Carol Swain, “Racial Supremacy and Covenantal Reconciliation” 194
In a rare, and courageous, move, Swain goes on to indict the new racism that exists against whites:
Few leaders, either political or religious, are willing to talk about the new racism where whites are being assailed for their ‘whiteness’–presumed to be racist because of the color of their skin. Yet many who make these accusations ironically claim the mantle of Martin Luther King, Jr. who hoped for the day when his children would ‘one day live in a nation where they will not be judged by the color of their skin but the content of their character.’
Swain, 195
While the human fear of an overprotective mother or overbearing father may only result in the stifling of a single child, the fear of entire racial groups can end in a staggering amount of human destruction. For evidence that it is the most ordinary among us that can usher in such destruction, one only has to briefly glance at the corpus of holocaust studies since World War II.

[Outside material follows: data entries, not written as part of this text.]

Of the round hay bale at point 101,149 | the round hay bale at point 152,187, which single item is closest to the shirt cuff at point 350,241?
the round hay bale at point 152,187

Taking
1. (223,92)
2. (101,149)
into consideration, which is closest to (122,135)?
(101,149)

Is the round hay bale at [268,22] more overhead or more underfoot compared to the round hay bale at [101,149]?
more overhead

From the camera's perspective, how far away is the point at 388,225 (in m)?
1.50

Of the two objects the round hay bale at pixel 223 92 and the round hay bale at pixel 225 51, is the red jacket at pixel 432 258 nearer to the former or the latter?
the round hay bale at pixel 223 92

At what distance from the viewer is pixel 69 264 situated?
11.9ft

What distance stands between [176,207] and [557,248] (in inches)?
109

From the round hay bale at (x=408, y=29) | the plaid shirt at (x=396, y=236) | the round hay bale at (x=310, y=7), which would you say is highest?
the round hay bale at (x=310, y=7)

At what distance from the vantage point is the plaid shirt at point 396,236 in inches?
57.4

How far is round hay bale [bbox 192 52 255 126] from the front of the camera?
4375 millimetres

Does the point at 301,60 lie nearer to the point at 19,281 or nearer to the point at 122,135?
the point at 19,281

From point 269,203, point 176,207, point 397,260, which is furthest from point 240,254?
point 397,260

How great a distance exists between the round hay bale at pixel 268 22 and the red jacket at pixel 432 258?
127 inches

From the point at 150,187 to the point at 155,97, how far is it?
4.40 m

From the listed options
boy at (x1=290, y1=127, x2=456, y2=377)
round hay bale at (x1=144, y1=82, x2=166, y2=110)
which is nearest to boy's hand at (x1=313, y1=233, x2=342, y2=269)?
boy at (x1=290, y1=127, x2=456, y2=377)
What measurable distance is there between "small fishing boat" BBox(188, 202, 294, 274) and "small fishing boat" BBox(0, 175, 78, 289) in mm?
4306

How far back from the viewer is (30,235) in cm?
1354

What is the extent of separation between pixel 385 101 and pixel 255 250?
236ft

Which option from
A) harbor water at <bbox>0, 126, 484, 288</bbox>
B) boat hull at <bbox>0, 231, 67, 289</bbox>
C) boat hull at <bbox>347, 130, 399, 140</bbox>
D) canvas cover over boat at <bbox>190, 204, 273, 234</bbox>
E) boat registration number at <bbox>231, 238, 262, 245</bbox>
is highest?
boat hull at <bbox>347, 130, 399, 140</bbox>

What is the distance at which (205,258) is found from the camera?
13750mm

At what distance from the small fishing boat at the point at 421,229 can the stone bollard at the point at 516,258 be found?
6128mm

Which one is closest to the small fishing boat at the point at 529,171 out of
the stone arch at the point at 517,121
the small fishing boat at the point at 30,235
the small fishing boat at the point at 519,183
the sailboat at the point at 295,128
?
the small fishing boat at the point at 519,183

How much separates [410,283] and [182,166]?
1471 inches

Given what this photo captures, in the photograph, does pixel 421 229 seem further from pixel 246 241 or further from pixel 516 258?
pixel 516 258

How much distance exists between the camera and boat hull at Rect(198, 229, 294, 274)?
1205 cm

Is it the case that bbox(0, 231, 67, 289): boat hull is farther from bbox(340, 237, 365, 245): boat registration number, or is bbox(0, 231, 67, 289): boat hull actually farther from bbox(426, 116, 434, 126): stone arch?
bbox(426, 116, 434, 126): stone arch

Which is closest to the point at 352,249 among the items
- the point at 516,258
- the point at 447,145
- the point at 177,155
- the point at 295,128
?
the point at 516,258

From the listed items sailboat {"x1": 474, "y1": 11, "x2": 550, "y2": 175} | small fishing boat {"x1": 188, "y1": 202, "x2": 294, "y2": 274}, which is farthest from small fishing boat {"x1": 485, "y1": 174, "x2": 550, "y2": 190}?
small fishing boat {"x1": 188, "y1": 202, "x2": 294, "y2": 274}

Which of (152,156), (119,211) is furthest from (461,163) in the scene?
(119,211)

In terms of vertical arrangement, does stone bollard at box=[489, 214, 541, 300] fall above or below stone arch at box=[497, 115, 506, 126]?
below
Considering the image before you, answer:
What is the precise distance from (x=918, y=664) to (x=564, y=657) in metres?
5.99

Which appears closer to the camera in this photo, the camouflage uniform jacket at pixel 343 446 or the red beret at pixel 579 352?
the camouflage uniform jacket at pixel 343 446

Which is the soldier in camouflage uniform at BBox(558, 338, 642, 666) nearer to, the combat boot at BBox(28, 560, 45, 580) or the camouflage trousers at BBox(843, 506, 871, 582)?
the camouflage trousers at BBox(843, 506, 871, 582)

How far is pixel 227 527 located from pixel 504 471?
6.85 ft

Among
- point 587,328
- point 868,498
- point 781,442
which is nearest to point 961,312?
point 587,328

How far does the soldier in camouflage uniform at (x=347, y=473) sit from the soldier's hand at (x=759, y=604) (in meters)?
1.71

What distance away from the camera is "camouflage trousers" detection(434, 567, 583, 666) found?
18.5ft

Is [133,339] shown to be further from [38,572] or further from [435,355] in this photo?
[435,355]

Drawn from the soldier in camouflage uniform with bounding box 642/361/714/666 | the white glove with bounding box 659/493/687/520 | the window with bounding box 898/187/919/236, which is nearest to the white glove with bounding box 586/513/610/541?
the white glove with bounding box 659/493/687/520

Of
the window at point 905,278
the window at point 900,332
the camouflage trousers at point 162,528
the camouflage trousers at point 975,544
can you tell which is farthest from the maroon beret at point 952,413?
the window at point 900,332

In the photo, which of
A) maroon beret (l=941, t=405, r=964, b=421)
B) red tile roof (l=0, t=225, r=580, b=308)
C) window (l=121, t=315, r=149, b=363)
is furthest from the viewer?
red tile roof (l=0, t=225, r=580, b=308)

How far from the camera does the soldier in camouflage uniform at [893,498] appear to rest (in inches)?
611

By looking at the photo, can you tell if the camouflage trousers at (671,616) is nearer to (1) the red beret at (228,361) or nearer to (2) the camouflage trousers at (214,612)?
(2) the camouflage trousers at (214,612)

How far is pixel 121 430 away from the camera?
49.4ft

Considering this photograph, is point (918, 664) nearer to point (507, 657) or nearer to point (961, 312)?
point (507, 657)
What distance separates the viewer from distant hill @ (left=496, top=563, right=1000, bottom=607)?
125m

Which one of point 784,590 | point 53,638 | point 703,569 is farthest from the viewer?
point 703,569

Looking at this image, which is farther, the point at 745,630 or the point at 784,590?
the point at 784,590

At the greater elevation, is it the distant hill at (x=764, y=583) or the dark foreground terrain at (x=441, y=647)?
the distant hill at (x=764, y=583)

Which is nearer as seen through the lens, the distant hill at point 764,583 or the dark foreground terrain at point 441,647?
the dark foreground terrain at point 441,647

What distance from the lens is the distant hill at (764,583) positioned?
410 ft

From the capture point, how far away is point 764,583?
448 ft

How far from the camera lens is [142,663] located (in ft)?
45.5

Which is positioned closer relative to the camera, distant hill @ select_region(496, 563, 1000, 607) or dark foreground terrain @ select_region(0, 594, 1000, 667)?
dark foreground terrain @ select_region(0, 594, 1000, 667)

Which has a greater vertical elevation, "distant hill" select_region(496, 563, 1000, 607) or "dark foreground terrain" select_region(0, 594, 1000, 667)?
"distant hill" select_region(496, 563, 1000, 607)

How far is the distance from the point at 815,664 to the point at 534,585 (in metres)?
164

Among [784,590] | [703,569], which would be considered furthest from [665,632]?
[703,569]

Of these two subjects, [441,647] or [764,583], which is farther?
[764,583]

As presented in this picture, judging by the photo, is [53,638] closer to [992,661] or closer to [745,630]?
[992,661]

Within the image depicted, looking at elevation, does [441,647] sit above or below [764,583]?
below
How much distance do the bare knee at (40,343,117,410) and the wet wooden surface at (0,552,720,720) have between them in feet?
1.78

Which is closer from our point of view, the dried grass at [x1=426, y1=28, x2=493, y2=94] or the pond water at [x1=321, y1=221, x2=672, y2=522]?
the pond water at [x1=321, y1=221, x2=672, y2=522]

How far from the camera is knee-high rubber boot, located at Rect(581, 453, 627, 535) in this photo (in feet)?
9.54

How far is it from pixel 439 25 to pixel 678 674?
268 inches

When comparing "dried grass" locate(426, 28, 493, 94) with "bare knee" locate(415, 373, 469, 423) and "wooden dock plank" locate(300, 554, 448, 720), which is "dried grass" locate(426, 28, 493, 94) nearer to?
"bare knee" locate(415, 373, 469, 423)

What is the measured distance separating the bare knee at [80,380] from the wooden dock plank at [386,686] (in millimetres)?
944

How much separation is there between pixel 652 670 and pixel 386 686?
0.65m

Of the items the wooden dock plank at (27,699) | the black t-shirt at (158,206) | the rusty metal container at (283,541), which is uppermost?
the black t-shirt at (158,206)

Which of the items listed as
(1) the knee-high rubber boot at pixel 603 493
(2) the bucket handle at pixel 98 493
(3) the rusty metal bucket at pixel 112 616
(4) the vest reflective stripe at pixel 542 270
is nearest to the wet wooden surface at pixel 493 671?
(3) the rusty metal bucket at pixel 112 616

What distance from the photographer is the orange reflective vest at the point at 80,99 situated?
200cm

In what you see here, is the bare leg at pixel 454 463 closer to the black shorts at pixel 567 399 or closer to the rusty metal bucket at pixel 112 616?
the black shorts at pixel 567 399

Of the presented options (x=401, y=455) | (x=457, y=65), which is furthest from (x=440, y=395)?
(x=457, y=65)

Conclusion: Fear of the Lord is The Solution to Fear
In sum, life is full of problems, many of which cannot be avoided. As Christian psychiatrist M. Scott Peck once pointed out, it is the fear of problems, and the emotional pain they might cause, that preclude people from not only becoming wise, but that actually facilitates most mental illness:
It is through the pain of confronting and resolving problems that we learn….It is for this reason that wise people learn not to dread but actually to welcome problems and actually to welcome the pain of problems. [However] Most of us are not wise. Fearing the pain involved, almost all of us, to a greater or lesser degree, attempt to avoid problems….This tendency to avoid problems and the emotional suffering inherent in them is the primary basis of all human mental illness.
M. Scott Peck, The Road Less Traveled, 16-17
True wisdom cannot start from a place of nowhere. Nor can it start from a place of human fear. Wisdom and moral decision making must begin where God has told us to begin, from “the fear of the Lord” who is the author of Wisdom:
The LORD made me
at the beginning of His creation
before His works of long ago.
I was formed before ancient times,
from the beginning,
before the earth began.
Proverbs 8:22-23To fear the LORD is to hate evil.